Characterful: Many famous names have stayed at the Hotel Nacional de Cuba in Havana. Photo: Alamy
Keith Austin is entranced by the faded glory of a landmark.
There are little brown earwiggy bugs at the iconic Hotel Nacional in Cuba. One on my wall has been squashed flat and is dry and flaky, which is how I like them. Why didn't housekeeping think to scrape it off, paint over it or, I don't know, frame it and make a feature of the thing?
I think they call this "shabby elegance" in travel-trade parlance. This pastel pile, built on a rocky outcrop on the Malecon Boulevard sea wall near Havana's delightful old town, is a Norma Desmond of hotels - a once beautiful star turned faded legend.
It was opened in December, 1930, 29 years before Fidel Castro's revolution turned Cuba on its head, and was where mobsters and movie stars mixed - and mixed the drinks they couldn't get legally in Prohibition-era United States.
A hotel visitors' book from those rum-soaked days would include the signatures of Jean-Paul Sartre, Ernest Hemingway, Errol Flynn, Rita Hayworth, Fred Astaire, Nat King Cole and mobsters such as Lucky Luciano and Meyer Lansky.
It is where Winston Churchill, post-World War II, smoked Cuban cigars in the bar, and where Frank Sinatra supposedly slipped into his Mafia buddies' rooms via secret passageways.
At least so says Estela Rivas, our 82-year-old guide and former professor at the University of Havana who runs free tours of the hotel. Her afternoon tour starts in the hotel's soaring foyer, where she explains that the small squares inset into the floor tiles are the coats of arms of cities in Spain. This is, after all, a hotel in Havana, designed by American architects in an eclectic mish-mash of baroque, art deco and Spanish colonial styles, with a touch of Moorish Alhambra tile-work thrown in.
Rivas points out two Isadora Duncan statues by the hotel lifts, then runs us quickly through the hotel's history, including tales of the Mafia summit held here in 1946 to divide the spoils of the city's gambling, drug and prostitution rackets - a meeting immortalised in the 1974 movie The Godfather Part II.
What's in the Hotel Nacional's gardens is fascinating, too.

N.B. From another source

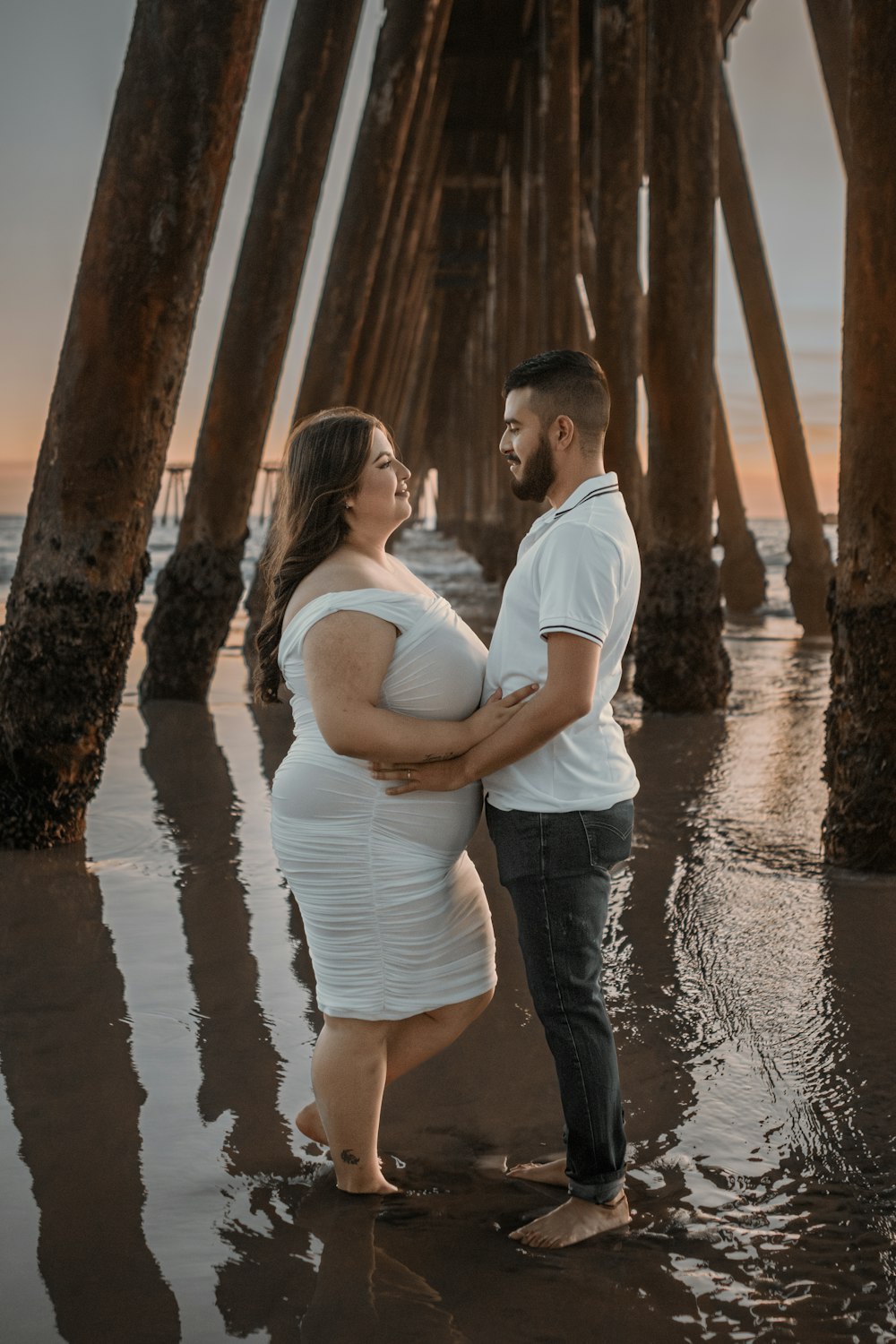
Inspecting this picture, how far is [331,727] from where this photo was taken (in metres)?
2.06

Beneath the sea-facing oval, where a wedding party is sipping mojitos and taking in the afternoon sun on the day we visit, is a network of once-secret tunnels from the Cuban Missile Crisis-era.
A small subterranean entrance takes us into what was an anti-aircraft battery and is now a simple museum devoted to the 1962 crisis, a conflict that brought the world the closest it has ever been to the brink of nuclear war.
In here, the history of the Bay of Pigs fiasco and the missile crisis is showcased on the walls, explained from the Cuban point of view. The rest of the tour takes us through a maze of claustrophobic, one-person-at-a-time Cueva Taganana (Taganana Cave) tunnels that criss-cross the earth under the grassy knolls above. Among the remnants on display today is a soldier's uniform that our guide says is her uniform from that time.
The tour ends back at the hotel's small but quaint Hall of Fame bar, where posters, statues and an old jukebox pay homage to the property's heyday as a magnet for the good, the bad and the ugly.
There is also, on one wall, a poster devoted to the oldest-lived Cubans - and there are plenty of them, including one Benito Martinez, who died in 2006 aged 124 (an unverified claim, as he was never able to produce a birth certificate).
Rivas, no slouch herself in the long-lived stakes, reveals that the secret to Cubans' longevity is the concept of "manana".
"The Cuban," she says as a sign-off to the tour, "never has the stress."
The Hotel Nacional de Cuba experience is bit like eyeing a pretty girl at a dance only to discover, close up, what miracles makeup can achieve, and then discovering - you shallow fool - that, underneath the foundation, this girl has more character than all the rest put together.
And that bug husk on the bedroom wall? Manana, comrade, manana.
The writer travelled courtesy of Captain's Choice.
LAN Airlines has a fare to Havana for about $3299 low-season return from Sydney, including taxes. Fly to Santiago (about 17hrs, including transit time in Auckland, then to Lima (3hrs 55mins), then Havana (5hrs 35mins). Melbourne passengers pay $100 more and fly Qantas to Sydney or Auckland to connect. See lan.com.
The Captain's Choice 22-day Flavours of Central America and Cuba private charter aboard MS Island Sky runs from February 19. See captainschoice.com.au
Hotel tours take place every day at 10am and 4pm and are free.